**Work required:**
Print, word for word, the part of the retail sales forecasting text that opens with the words containing "Develop a regression" and closes with "by the model.".

Predicting Daily Sales for a Retail Store Using a Regression Machine Learning model

**Objective:**

To develop a machine learning model that accurately predicts daily sales for a retail store based on historical sales data, store identifiers, item identifiers, and date features.

**Background**:
Retail businesses rely heavily on accurate sales forecasting to manage inventory, optimize staffing, and improve customer satisfaction. By predicting future sales, a store can ensure that popular items are in stock, reducing the likelihood of stockouts, and manage excess inventory, reducing waste and storage costs. This project aims to use historical sales data to build a predictive model that can forecast daily sales for each store-item combination.

**Data**:

The dataset consists of historical sales records, including the following features:

1. date:  *The date of the sales record.*

2. store: *The identifier for the store.*

3. item: *The identifier for the item.*

4. sales: *The number of units sold.*

**Problem**:

Develop a regression model using the CatBoost algorithm to predict the daily sales for a given store and item on a specific date. The model should learn from historical sales data and be able to generalize well to future dates, providing accurate predictions.

**Challenges**:

- Seasonality and Trends:

Sales data often exhibit seasonal patterns and trends that need to be captured by the model.

- Store and Item Variability:

Different stores and items may have distinct sales patterns, requiring the model to handle this variability.

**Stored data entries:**

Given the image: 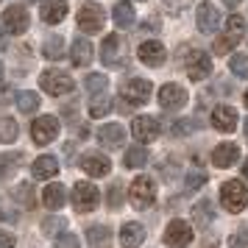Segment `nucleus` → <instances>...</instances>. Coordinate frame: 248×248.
Returning <instances> with one entry per match:
<instances>
[{
  "label": "nucleus",
  "instance_id": "7ed1b4c3",
  "mask_svg": "<svg viewBox=\"0 0 248 248\" xmlns=\"http://www.w3.org/2000/svg\"><path fill=\"white\" fill-rule=\"evenodd\" d=\"M131 203H134L137 209H148L151 203L156 201V184H154V179L151 176H137L134 181H131Z\"/></svg>",
  "mask_w": 248,
  "mask_h": 248
},
{
  "label": "nucleus",
  "instance_id": "72a5a7b5",
  "mask_svg": "<svg viewBox=\"0 0 248 248\" xmlns=\"http://www.w3.org/2000/svg\"><path fill=\"white\" fill-rule=\"evenodd\" d=\"M20 134V128L12 117H0V142H14Z\"/></svg>",
  "mask_w": 248,
  "mask_h": 248
},
{
  "label": "nucleus",
  "instance_id": "c85d7f7f",
  "mask_svg": "<svg viewBox=\"0 0 248 248\" xmlns=\"http://www.w3.org/2000/svg\"><path fill=\"white\" fill-rule=\"evenodd\" d=\"M42 56L50 59V62L64 59V39H62V36H50V39H45V45H42Z\"/></svg>",
  "mask_w": 248,
  "mask_h": 248
},
{
  "label": "nucleus",
  "instance_id": "f03ea898",
  "mask_svg": "<svg viewBox=\"0 0 248 248\" xmlns=\"http://www.w3.org/2000/svg\"><path fill=\"white\" fill-rule=\"evenodd\" d=\"M39 87L47 92V95H53V98H59V95H67V92H73V78H70L64 70H45L42 76H39Z\"/></svg>",
  "mask_w": 248,
  "mask_h": 248
},
{
  "label": "nucleus",
  "instance_id": "393cba45",
  "mask_svg": "<svg viewBox=\"0 0 248 248\" xmlns=\"http://www.w3.org/2000/svg\"><path fill=\"white\" fill-rule=\"evenodd\" d=\"M87 240H90L92 248H109L112 246V229L103 226V223L90 226V229H87Z\"/></svg>",
  "mask_w": 248,
  "mask_h": 248
},
{
  "label": "nucleus",
  "instance_id": "2f4dec72",
  "mask_svg": "<svg viewBox=\"0 0 248 248\" xmlns=\"http://www.w3.org/2000/svg\"><path fill=\"white\" fill-rule=\"evenodd\" d=\"M84 87H87V92H90V95H101V92L109 87V78H106V76H101V73H92V76H87V78H84Z\"/></svg>",
  "mask_w": 248,
  "mask_h": 248
},
{
  "label": "nucleus",
  "instance_id": "c9c22d12",
  "mask_svg": "<svg viewBox=\"0 0 248 248\" xmlns=\"http://www.w3.org/2000/svg\"><path fill=\"white\" fill-rule=\"evenodd\" d=\"M229 67H232V73H234L237 78H248V56L246 53H234L232 62H229Z\"/></svg>",
  "mask_w": 248,
  "mask_h": 248
},
{
  "label": "nucleus",
  "instance_id": "2eb2a0df",
  "mask_svg": "<svg viewBox=\"0 0 248 248\" xmlns=\"http://www.w3.org/2000/svg\"><path fill=\"white\" fill-rule=\"evenodd\" d=\"M209 73H212V62H209V56L201 53V50H192L190 56H187V76H190L192 81H203Z\"/></svg>",
  "mask_w": 248,
  "mask_h": 248
},
{
  "label": "nucleus",
  "instance_id": "f704fd0d",
  "mask_svg": "<svg viewBox=\"0 0 248 248\" xmlns=\"http://www.w3.org/2000/svg\"><path fill=\"white\" fill-rule=\"evenodd\" d=\"M109 109H112V98H106V95H101V98H92L90 117H103V114H109Z\"/></svg>",
  "mask_w": 248,
  "mask_h": 248
},
{
  "label": "nucleus",
  "instance_id": "b1692460",
  "mask_svg": "<svg viewBox=\"0 0 248 248\" xmlns=\"http://www.w3.org/2000/svg\"><path fill=\"white\" fill-rule=\"evenodd\" d=\"M42 201H45L47 209H62L64 201H67V190H64V184H47L45 192H42Z\"/></svg>",
  "mask_w": 248,
  "mask_h": 248
},
{
  "label": "nucleus",
  "instance_id": "bb28decb",
  "mask_svg": "<svg viewBox=\"0 0 248 248\" xmlns=\"http://www.w3.org/2000/svg\"><path fill=\"white\" fill-rule=\"evenodd\" d=\"M243 36H246V20H243L240 14H232V17L226 20V39H229L232 45H237Z\"/></svg>",
  "mask_w": 248,
  "mask_h": 248
},
{
  "label": "nucleus",
  "instance_id": "a878e982",
  "mask_svg": "<svg viewBox=\"0 0 248 248\" xmlns=\"http://www.w3.org/2000/svg\"><path fill=\"white\" fill-rule=\"evenodd\" d=\"M134 23H137L134 6H131L128 0H120V3L114 6V25H117V28H131Z\"/></svg>",
  "mask_w": 248,
  "mask_h": 248
},
{
  "label": "nucleus",
  "instance_id": "58836bf2",
  "mask_svg": "<svg viewBox=\"0 0 248 248\" xmlns=\"http://www.w3.org/2000/svg\"><path fill=\"white\" fill-rule=\"evenodd\" d=\"M20 162H23V156H20V154H0V170H3V173L20 168Z\"/></svg>",
  "mask_w": 248,
  "mask_h": 248
},
{
  "label": "nucleus",
  "instance_id": "c756f323",
  "mask_svg": "<svg viewBox=\"0 0 248 248\" xmlns=\"http://www.w3.org/2000/svg\"><path fill=\"white\" fill-rule=\"evenodd\" d=\"M192 220L198 226H209L215 220V209L209 201H198L195 206H192Z\"/></svg>",
  "mask_w": 248,
  "mask_h": 248
},
{
  "label": "nucleus",
  "instance_id": "49530a36",
  "mask_svg": "<svg viewBox=\"0 0 248 248\" xmlns=\"http://www.w3.org/2000/svg\"><path fill=\"white\" fill-rule=\"evenodd\" d=\"M192 128H195V125H192L190 120H181V123H176V125H173V131H176V134H190Z\"/></svg>",
  "mask_w": 248,
  "mask_h": 248
},
{
  "label": "nucleus",
  "instance_id": "4c0bfd02",
  "mask_svg": "<svg viewBox=\"0 0 248 248\" xmlns=\"http://www.w3.org/2000/svg\"><path fill=\"white\" fill-rule=\"evenodd\" d=\"M229 248H248V226H240L234 234L229 237Z\"/></svg>",
  "mask_w": 248,
  "mask_h": 248
},
{
  "label": "nucleus",
  "instance_id": "8fccbe9b",
  "mask_svg": "<svg viewBox=\"0 0 248 248\" xmlns=\"http://www.w3.org/2000/svg\"><path fill=\"white\" fill-rule=\"evenodd\" d=\"M3 45H6V42H3V31H0V50H3Z\"/></svg>",
  "mask_w": 248,
  "mask_h": 248
},
{
  "label": "nucleus",
  "instance_id": "3c124183",
  "mask_svg": "<svg viewBox=\"0 0 248 248\" xmlns=\"http://www.w3.org/2000/svg\"><path fill=\"white\" fill-rule=\"evenodd\" d=\"M0 84H3V62H0Z\"/></svg>",
  "mask_w": 248,
  "mask_h": 248
},
{
  "label": "nucleus",
  "instance_id": "a19ab883",
  "mask_svg": "<svg viewBox=\"0 0 248 248\" xmlns=\"http://www.w3.org/2000/svg\"><path fill=\"white\" fill-rule=\"evenodd\" d=\"M106 201H109L112 209H120V206H123V187H120V184H112V187H109V195H106Z\"/></svg>",
  "mask_w": 248,
  "mask_h": 248
},
{
  "label": "nucleus",
  "instance_id": "f257e3e1",
  "mask_svg": "<svg viewBox=\"0 0 248 248\" xmlns=\"http://www.w3.org/2000/svg\"><path fill=\"white\" fill-rule=\"evenodd\" d=\"M220 201H223V206L229 212H243L248 203V187L240 179L226 181L223 187H220Z\"/></svg>",
  "mask_w": 248,
  "mask_h": 248
},
{
  "label": "nucleus",
  "instance_id": "e433bc0d",
  "mask_svg": "<svg viewBox=\"0 0 248 248\" xmlns=\"http://www.w3.org/2000/svg\"><path fill=\"white\" fill-rule=\"evenodd\" d=\"M203 181H206V173L198 170V168H192L190 173H187V179H184V187L192 192V190H198V187H203Z\"/></svg>",
  "mask_w": 248,
  "mask_h": 248
},
{
  "label": "nucleus",
  "instance_id": "a211bd4d",
  "mask_svg": "<svg viewBox=\"0 0 248 248\" xmlns=\"http://www.w3.org/2000/svg\"><path fill=\"white\" fill-rule=\"evenodd\" d=\"M237 159H240V148L234 142H223V145H217L212 151L215 168H232V165H237Z\"/></svg>",
  "mask_w": 248,
  "mask_h": 248
},
{
  "label": "nucleus",
  "instance_id": "4be33fe9",
  "mask_svg": "<svg viewBox=\"0 0 248 248\" xmlns=\"http://www.w3.org/2000/svg\"><path fill=\"white\" fill-rule=\"evenodd\" d=\"M70 59H73V64H76V67H90V62H92V42H87L84 36L73 39Z\"/></svg>",
  "mask_w": 248,
  "mask_h": 248
},
{
  "label": "nucleus",
  "instance_id": "864d4df0",
  "mask_svg": "<svg viewBox=\"0 0 248 248\" xmlns=\"http://www.w3.org/2000/svg\"><path fill=\"white\" fill-rule=\"evenodd\" d=\"M246 106H248V92H246Z\"/></svg>",
  "mask_w": 248,
  "mask_h": 248
},
{
  "label": "nucleus",
  "instance_id": "9b49d317",
  "mask_svg": "<svg viewBox=\"0 0 248 248\" xmlns=\"http://www.w3.org/2000/svg\"><path fill=\"white\" fill-rule=\"evenodd\" d=\"M3 28L14 36L25 34V31H28V12H25L23 6H9V9L3 12Z\"/></svg>",
  "mask_w": 248,
  "mask_h": 248
},
{
  "label": "nucleus",
  "instance_id": "473e14b6",
  "mask_svg": "<svg viewBox=\"0 0 248 248\" xmlns=\"http://www.w3.org/2000/svg\"><path fill=\"white\" fill-rule=\"evenodd\" d=\"M17 106H20V112H36L39 109V95L31 90H25L17 95Z\"/></svg>",
  "mask_w": 248,
  "mask_h": 248
},
{
  "label": "nucleus",
  "instance_id": "f3484780",
  "mask_svg": "<svg viewBox=\"0 0 248 248\" xmlns=\"http://www.w3.org/2000/svg\"><path fill=\"white\" fill-rule=\"evenodd\" d=\"M145 243V226L142 223H123V229H120V246L123 248H140Z\"/></svg>",
  "mask_w": 248,
  "mask_h": 248
},
{
  "label": "nucleus",
  "instance_id": "5701e85b",
  "mask_svg": "<svg viewBox=\"0 0 248 248\" xmlns=\"http://www.w3.org/2000/svg\"><path fill=\"white\" fill-rule=\"evenodd\" d=\"M31 173H34V179H42V181H47V179H53L59 173V162H56V156H39L31 165Z\"/></svg>",
  "mask_w": 248,
  "mask_h": 248
},
{
  "label": "nucleus",
  "instance_id": "a18cd8bd",
  "mask_svg": "<svg viewBox=\"0 0 248 248\" xmlns=\"http://www.w3.org/2000/svg\"><path fill=\"white\" fill-rule=\"evenodd\" d=\"M0 248H14V234L6 229H0Z\"/></svg>",
  "mask_w": 248,
  "mask_h": 248
},
{
  "label": "nucleus",
  "instance_id": "9d476101",
  "mask_svg": "<svg viewBox=\"0 0 248 248\" xmlns=\"http://www.w3.org/2000/svg\"><path fill=\"white\" fill-rule=\"evenodd\" d=\"M137 56H140V62H142V64H148V67H162V64H165V59H168V50H165V45H162V42H156V39H148V42H142V45H140Z\"/></svg>",
  "mask_w": 248,
  "mask_h": 248
},
{
  "label": "nucleus",
  "instance_id": "ea45409f",
  "mask_svg": "<svg viewBox=\"0 0 248 248\" xmlns=\"http://www.w3.org/2000/svg\"><path fill=\"white\" fill-rule=\"evenodd\" d=\"M56 248H81V243L73 232H62V234H56Z\"/></svg>",
  "mask_w": 248,
  "mask_h": 248
},
{
  "label": "nucleus",
  "instance_id": "603ef678",
  "mask_svg": "<svg viewBox=\"0 0 248 248\" xmlns=\"http://www.w3.org/2000/svg\"><path fill=\"white\" fill-rule=\"evenodd\" d=\"M246 137H248V120H246Z\"/></svg>",
  "mask_w": 248,
  "mask_h": 248
},
{
  "label": "nucleus",
  "instance_id": "c03bdc74",
  "mask_svg": "<svg viewBox=\"0 0 248 248\" xmlns=\"http://www.w3.org/2000/svg\"><path fill=\"white\" fill-rule=\"evenodd\" d=\"M232 42H229V39H226V36H220V39H217V42H215V53H220V56H223V53H229V50H232Z\"/></svg>",
  "mask_w": 248,
  "mask_h": 248
},
{
  "label": "nucleus",
  "instance_id": "39448f33",
  "mask_svg": "<svg viewBox=\"0 0 248 248\" xmlns=\"http://www.w3.org/2000/svg\"><path fill=\"white\" fill-rule=\"evenodd\" d=\"M98 201H101V192H98V187H95L92 181H78V184L73 187V206H76L78 212L95 209Z\"/></svg>",
  "mask_w": 248,
  "mask_h": 248
},
{
  "label": "nucleus",
  "instance_id": "f8f14e48",
  "mask_svg": "<svg viewBox=\"0 0 248 248\" xmlns=\"http://www.w3.org/2000/svg\"><path fill=\"white\" fill-rule=\"evenodd\" d=\"M131 131H134L137 137V142H154L159 137V123H156V117H151V114H140L134 123H131Z\"/></svg>",
  "mask_w": 248,
  "mask_h": 248
},
{
  "label": "nucleus",
  "instance_id": "4468645a",
  "mask_svg": "<svg viewBox=\"0 0 248 248\" xmlns=\"http://www.w3.org/2000/svg\"><path fill=\"white\" fill-rule=\"evenodd\" d=\"M81 168H84V173L87 176H92V179H101V176H109V170H112V162L103 156V154H84L81 156Z\"/></svg>",
  "mask_w": 248,
  "mask_h": 248
},
{
  "label": "nucleus",
  "instance_id": "423d86ee",
  "mask_svg": "<svg viewBox=\"0 0 248 248\" xmlns=\"http://www.w3.org/2000/svg\"><path fill=\"white\" fill-rule=\"evenodd\" d=\"M31 137H34L36 145H47L59 137V120L53 114H45V117H36L34 125H31Z\"/></svg>",
  "mask_w": 248,
  "mask_h": 248
},
{
  "label": "nucleus",
  "instance_id": "cd10ccee",
  "mask_svg": "<svg viewBox=\"0 0 248 248\" xmlns=\"http://www.w3.org/2000/svg\"><path fill=\"white\" fill-rule=\"evenodd\" d=\"M123 165H125V168H131V170L145 168V165H148V151H145L142 145H131L128 151H125Z\"/></svg>",
  "mask_w": 248,
  "mask_h": 248
},
{
  "label": "nucleus",
  "instance_id": "ddd939ff",
  "mask_svg": "<svg viewBox=\"0 0 248 248\" xmlns=\"http://www.w3.org/2000/svg\"><path fill=\"white\" fill-rule=\"evenodd\" d=\"M184 103H187V92L181 90L179 84H165V87H159V106H162V109L173 112V109H181Z\"/></svg>",
  "mask_w": 248,
  "mask_h": 248
},
{
  "label": "nucleus",
  "instance_id": "79ce46f5",
  "mask_svg": "<svg viewBox=\"0 0 248 248\" xmlns=\"http://www.w3.org/2000/svg\"><path fill=\"white\" fill-rule=\"evenodd\" d=\"M64 226H67V223H64L62 217H47L45 223H42V229H45V234L56 237V234H62V232H64Z\"/></svg>",
  "mask_w": 248,
  "mask_h": 248
},
{
  "label": "nucleus",
  "instance_id": "412c9836",
  "mask_svg": "<svg viewBox=\"0 0 248 248\" xmlns=\"http://www.w3.org/2000/svg\"><path fill=\"white\" fill-rule=\"evenodd\" d=\"M39 14H42V20H45V23L56 25V23L64 20V14H67V3H64V0H42Z\"/></svg>",
  "mask_w": 248,
  "mask_h": 248
},
{
  "label": "nucleus",
  "instance_id": "0eeeda50",
  "mask_svg": "<svg viewBox=\"0 0 248 248\" xmlns=\"http://www.w3.org/2000/svg\"><path fill=\"white\" fill-rule=\"evenodd\" d=\"M106 23V14L98 3H87L84 9L78 12V28L81 31H87V34H98Z\"/></svg>",
  "mask_w": 248,
  "mask_h": 248
},
{
  "label": "nucleus",
  "instance_id": "7c9ffc66",
  "mask_svg": "<svg viewBox=\"0 0 248 248\" xmlns=\"http://www.w3.org/2000/svg\"><path fill=\"white\" fill-rule=\"evenodd\" d=\"M12 195L17 198V203H23L25 209H34V187L31 184H17L12 190Z\"/></svg>",
  "mask_w": 248,
  "mask_h": 248
},
{
  "label": "nucleus",
  "instance_id": "aec40b11",
  "mask_svg": "<svg viewBox=\"0 0 248 248\" xmlns=\"http://www.w3.org/2000/svg\"><path fill=\"white\" fill-rule=\"evenodd\" d=\"M98 142H101L103 148H120L125 142V128L117 125V123L103 125L101 131H98Z\"/></svg>",
  "mask_w": 248,
  "mask_h": 248
},
{
  "label": "nucleus",
  "instance_id": "37998d69",
  "mask_svg": "<svg viewBox=\"0 0 248 248\" xmlns=\"http://www.w3.org/2000/svg\"><path fill=\"white\" fill-rule=\"evenodd\" d=\"M190 3L192 0H162V9H165L168 14H181Z\"/></svg>",
  "mask_w": 248,
  "mask_h": 248
},
{
  "label": "nucleus",
  "instance_id": "dca6fc26",
  "mask_svg": "<svg viewBox=\"0 0 248 248\" xmlns=\"http://www.w3.org/2000/svg\"><path fill=\"white\" fill-rule=\"evenodd\" d=\"M195 23H198V31H201V34H215L217 25H220V14H217V9H215L212 3L203 0L201 6H198V17H195Z\"/></svg>",
  "mask_w": 248,
  "mask_h": 248
},
{
  "label": "nucleus",
  "instance_id": "6ab92c4d",
  "mask_svg": "<svg viewBox=\"0 0 248 248\" xmlns=\"http://www.w3.org/2000/svg\"><path fill=\"white\" fill-rule=\"evenodd\" d=\"M212 125L217 131H223V134H232L237 128V112L232 106H217L212 112Z\"/></svg>",
  "mask_w": 248,
  "mask_h": 248
},
{
  "label": "nucleus",
  "instance_id": "de8ad7c7",
  "mask_svg": "<svg viewBox=\"0 0 248 248\" xmlns=\"http://www.w3.org/2000/svg\"><path fill=\"white\" fill-rule=\"evenodd\" d=\"M223 3H226V6H232V9H234V6L240 3V0H223Z\"/></svg>",
  "mask_w": 248,
  "mask_h": 248
},
{
  "label": "nucleus",
  "instance_id": "6e6552de",
  "mask_svg": "<svg viewBox=\"0 0 248 248\" xmlns=\"http://www.w3.org/2000/svg\"><path fill=\"white\" fill-rule=\"evenodd\" d=\"M123 98H125V103H131V106H142V103H148L151 101V81L128 78L123 84Z\"/></svg>",
  "mask_w": 248,
  "mask_h": 248
},
{
  "label": "nucleus",
  "instance_id": "09e8293b",
  "mask_svg": "<svg viewBox=\"0 0 248 248\" xmlns=\"http://www.w3.org/2000/svg\"><path fill=\"white\" fill-rule=\"evenodd\" d=\"M243 176H246V179H248V162H246V165H243Z\"/></svg>",
  "mask_w": 248,
  "mask_h": 248
},
{
  "label": "nucleus",
  "instance_id": "20e7f679",
  "mask_svg": "<svg viewBox=\"0 0 248 248\" xmlns=\"http://www.w3.org/2000/svg\"><path fill=\"white\" fill-rule=\"evenodd\" d=\"M192 243V226L187 220H170L168 229H165V246L168 248H187Z\"/></svg>",
  "mask_w": 248,
  "mask_h": 248
},
{
  "label": "nucleus",
  "instance_id": "1a4fd4ad",
  "mask_svg": "<svg viewBox=\"0 0 248 248\" xmlns=\"http://www.w3.org/2000/svg\"><path fill=\"white\" fill-rule=\"evenodd\" d=\"M101 59H103V64H106V67L123 64V59H125V45H123V39H120L117 34H109L106 39H103Z\"/></svg>",
  "mask_w": 248,
  "mask_h": 248
}]
</instances>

**Output for this exercise:**
Develop a regression model using the CatBoost algorithm to predict the daily sales for a given store and item on a specific date. The model should learn from historical sales data and be able to generalize well to future dates, providing accurate predictions.

**Challenges**:

- Seasonality and Trends:

Sales data often exhibit seasonal patterns and trends that need to be captured by the model.